Never Take More Than Four Graded Classes at Once
Do not take more classes than there are letters in BORG. This feels like it should be common sense but apparently it is not. Your GPA will suffer if you are taking more classes than recommended! (Side note: for this reason, secondaries seem like a trap, but that’s another article.)
Break Laws and Get Caught by the Police on Purpose
This is a great way to tick off a couple of purity test items, and since you’re a Harvard student, you basically get purge-lite rules until you graduate anyway. I suggest grand larceny but do whatever. For legal reasons, this is a joke.
The Utilitarian Approach
Any effective altruist will tell you, it’s not about how hard you try but what you do with your effort. Thus, instead of attempting to experience life organically and at the pace at which it comes, optimize your every free moment to do specifically the activities on the test. If you’re not picky and can gather a few friends who have the same goal, you can knock out a good half of them in 24 hours.
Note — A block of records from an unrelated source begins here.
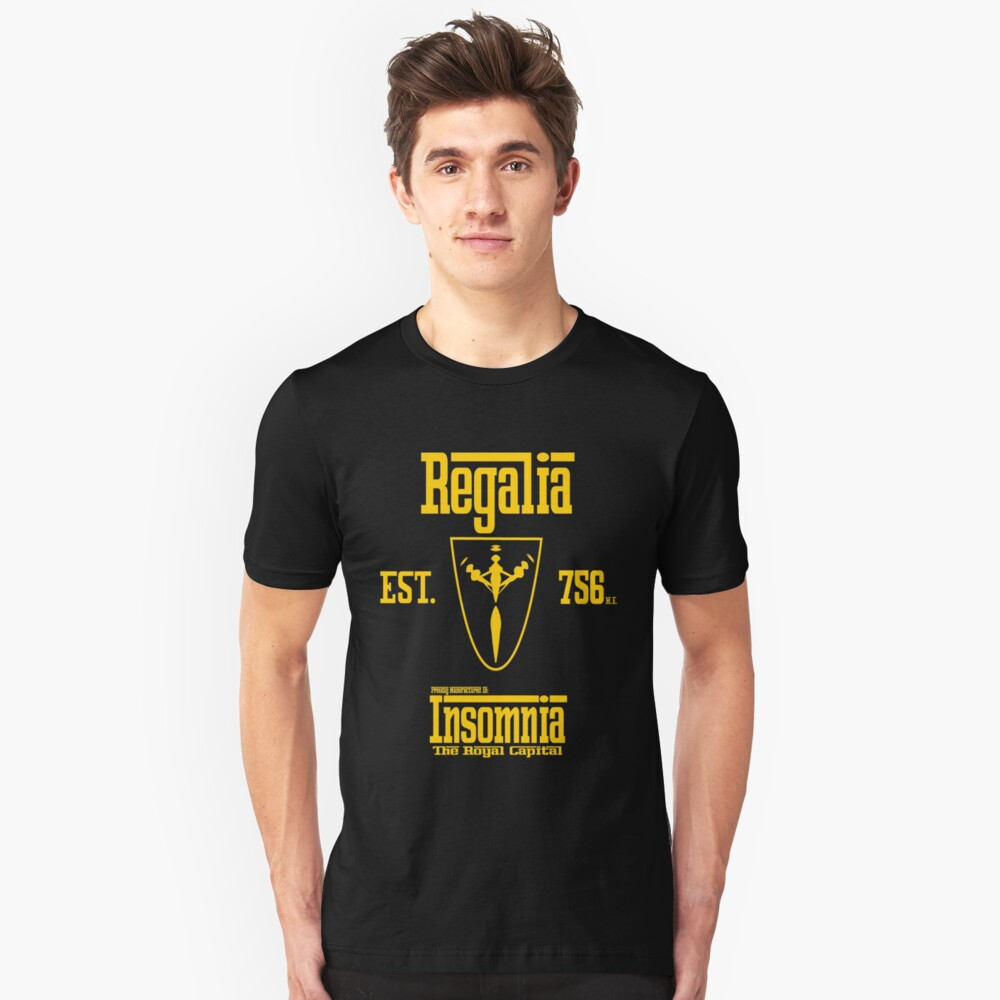 Regalia Motors-Final Fantasy XV Slim Fit T-Shirt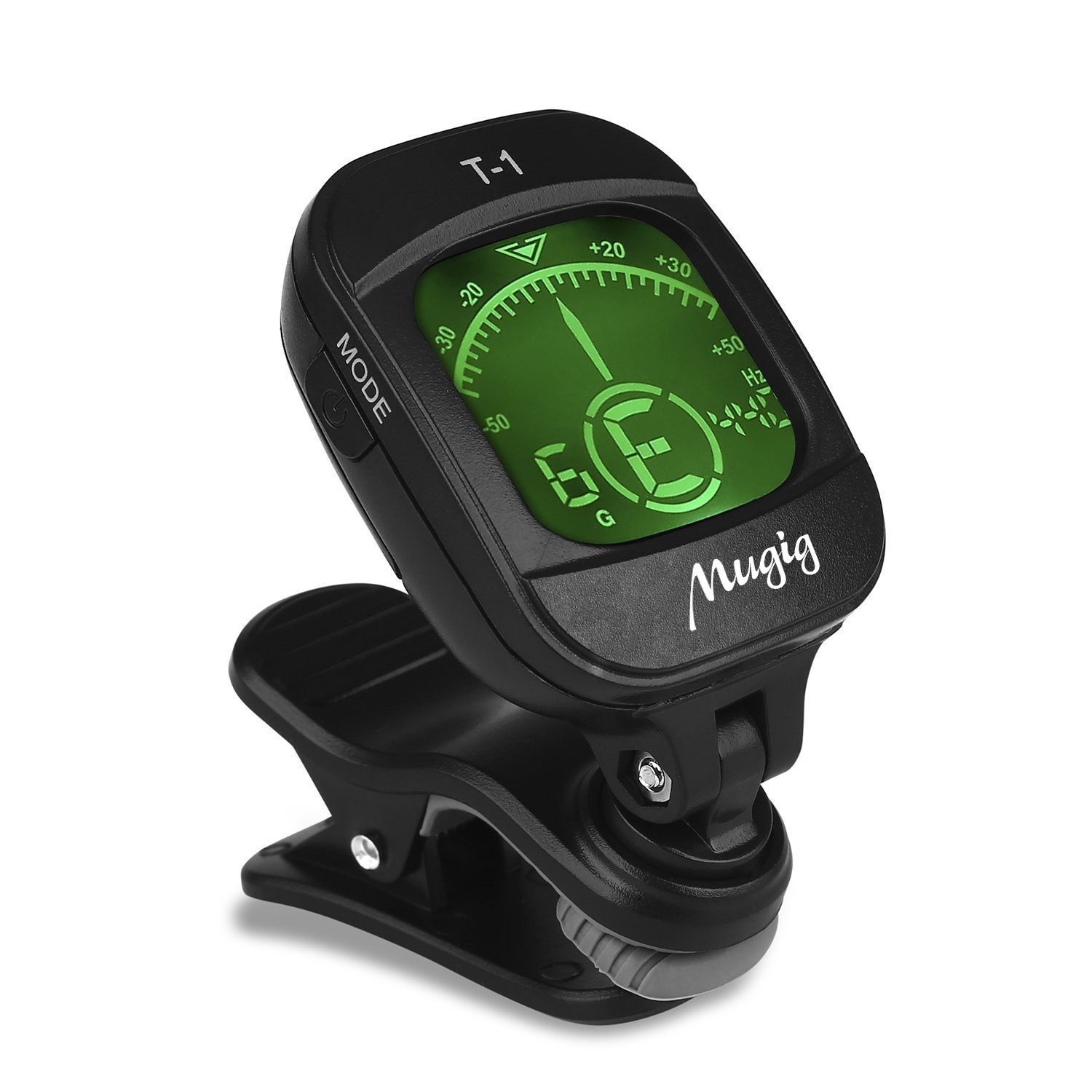 Mugig Guitar Tuner Clip-on with LCD Display, Calibrated Pitch & 360 Degree Rotating, Auto Off Chromatic Tuner for Bass, Violin, Ukulele (Battery Included) t-2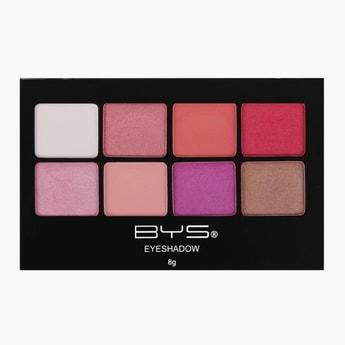 BYS Cosmetics Eyeshadow Palette - 8 gms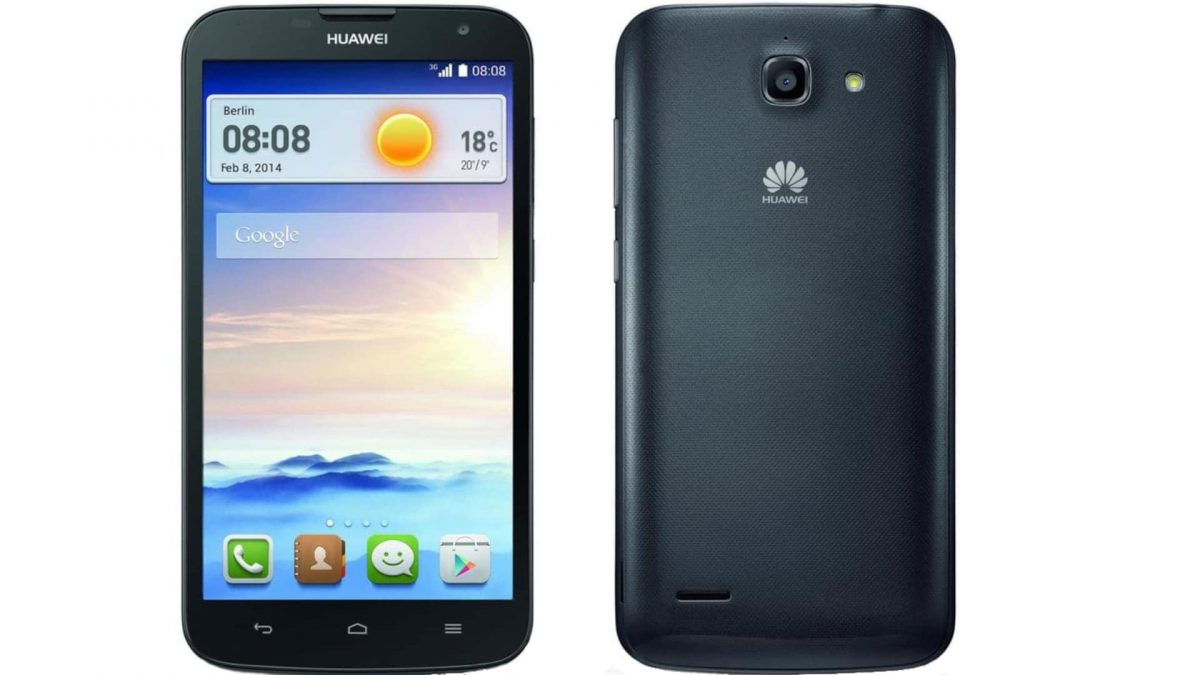Huawei Ascend G730 Review 2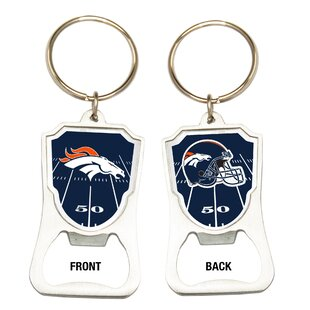 NFL Keychain Bottle Opener By Great American Products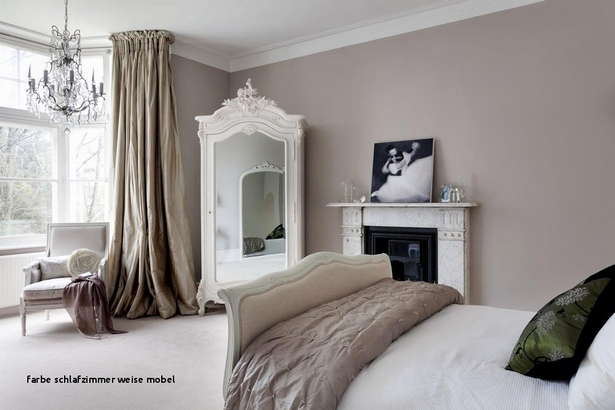 Wohnzimmer Wand Grau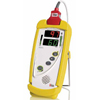 IV Supplies Admin Sets: Masimo Corporation - Pulse Oximeter Rad-5v Battery Operated Audible / Visual Alarms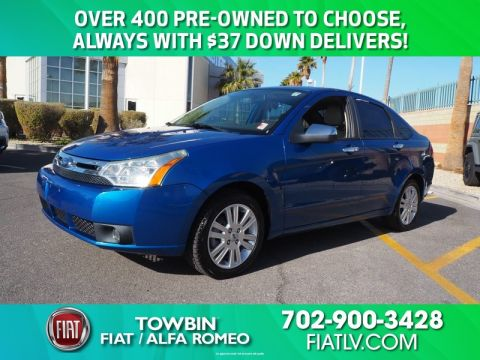 Pre-Owned 2010 FORD FOCUS SEL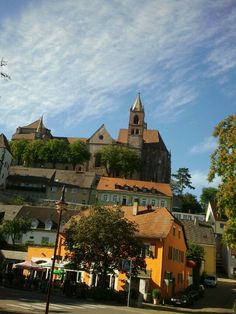 Breisach am Rhein - over the border from Neuf Brisach into Germany. Sankt Stefan's Cathedral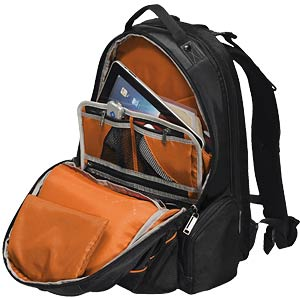 Flight Laptop-Rucksack 40,64 cm (16 Zoll) EVERKI EKP119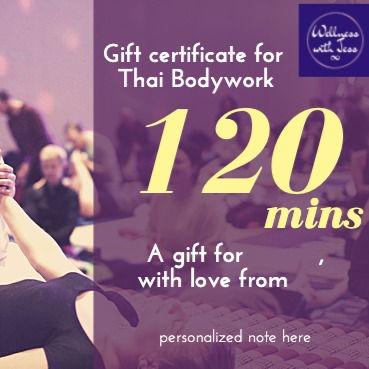 Gift Certificate - Thai Bodywork 120 Min
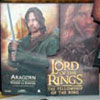 Aragorn Box from Sideshow Collectibles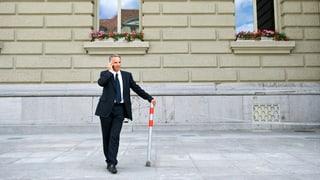 Der Bundespräsident, ein «Primus inter Pares»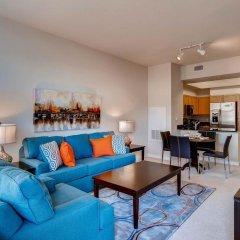 Отель Global Luxury Suites in Capitol Riverfront комната для гостей фото 5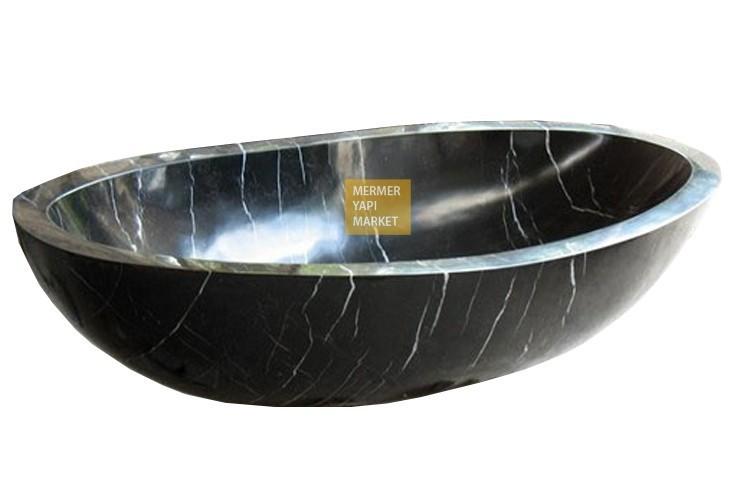 Toros Siyah Mermer Küvet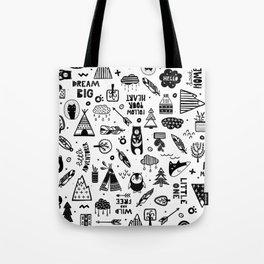 Wild And Free, Scandinavian Kids Tote Bag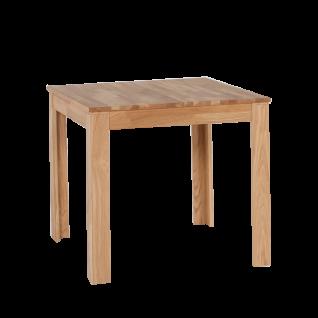 Standard Furniture Esszimmertisch Pedro in zwei Ausführungen mit fester Tischplatte Holztisch aus Kernbuche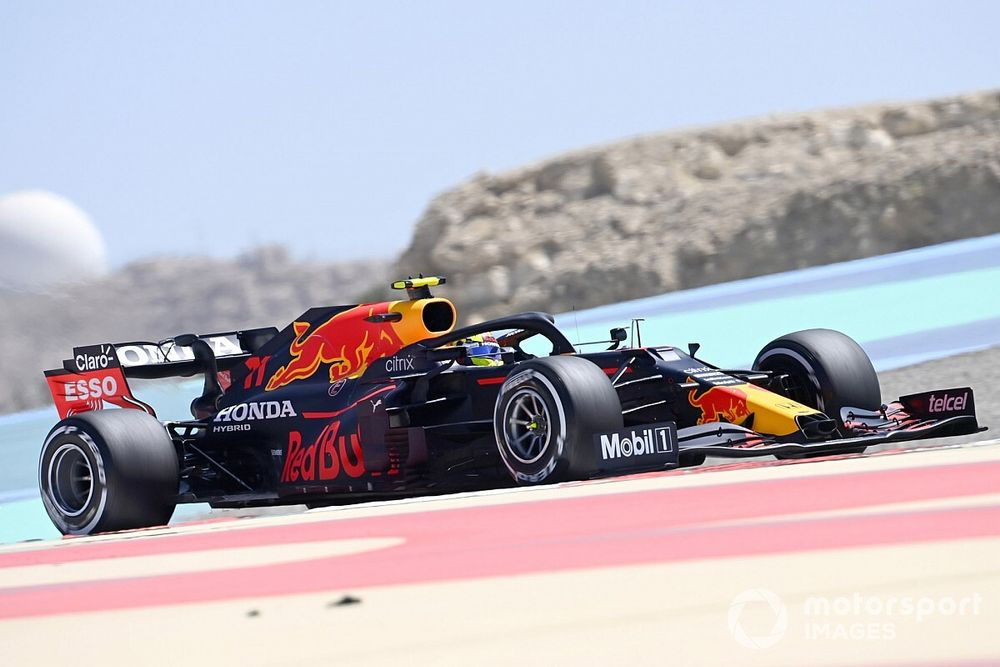 Perez needs five races to get up to speed with Red Bull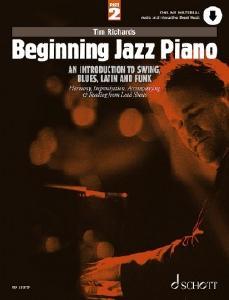 Schott ED23379 Beginning Jazz Piano Part 2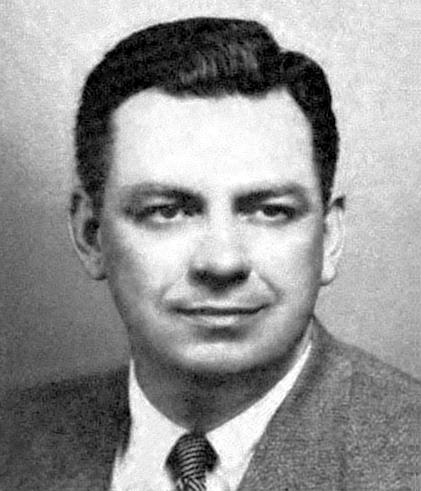 Frank N. Ikard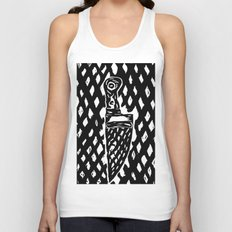 What a sexy knife! Unisex Tank Top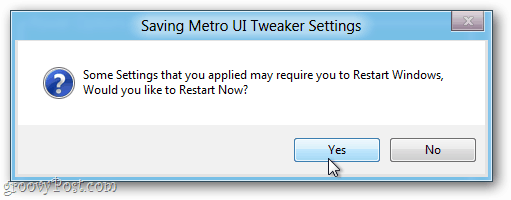 adjust metro ui tweaker settings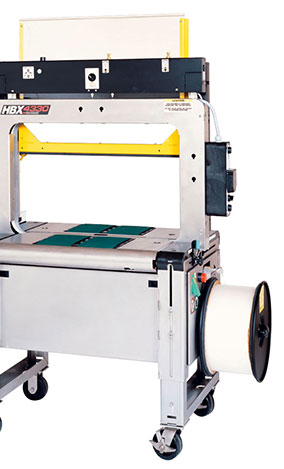 Hbx 4330 strapping machine packaging equipment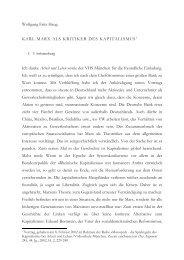 Karl Marx als Kritiker des Kapitalismus 2002 - Wolfgang Fritz Haug
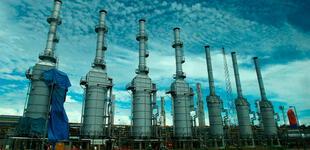 Pedro Castillo: ocho regiones serían beneficiadas con el plan de masificación del gas Camisea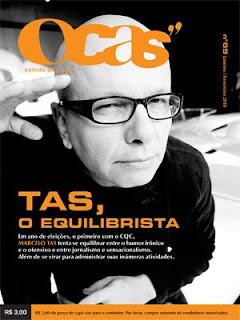 Bar Saci esta na Revista OCAS 69 Janeiro/Fevereiro de 2010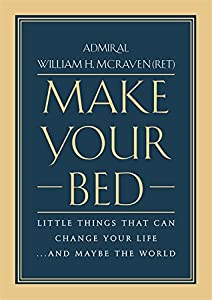 William H. McRaven (Author) (1139)  Buy new: $18.00$10.80 75 used & newfrom$8.99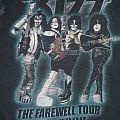 Kiss - The Farewell Tour 2000 TShirt or Longsleeve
More, if you know a guy.
Just Use the Harvard Purity Test Instead
That’s right: if you want to forgo a list of more activities than many people would actually like to accomplish, you can use the list we made which is composed of things Harvard students actually do.
Remember: it’s possible to have it all, as long as you define “it all” by two arbitrary numerical metrics. Just please, please, never attempt numbers 99 and 100.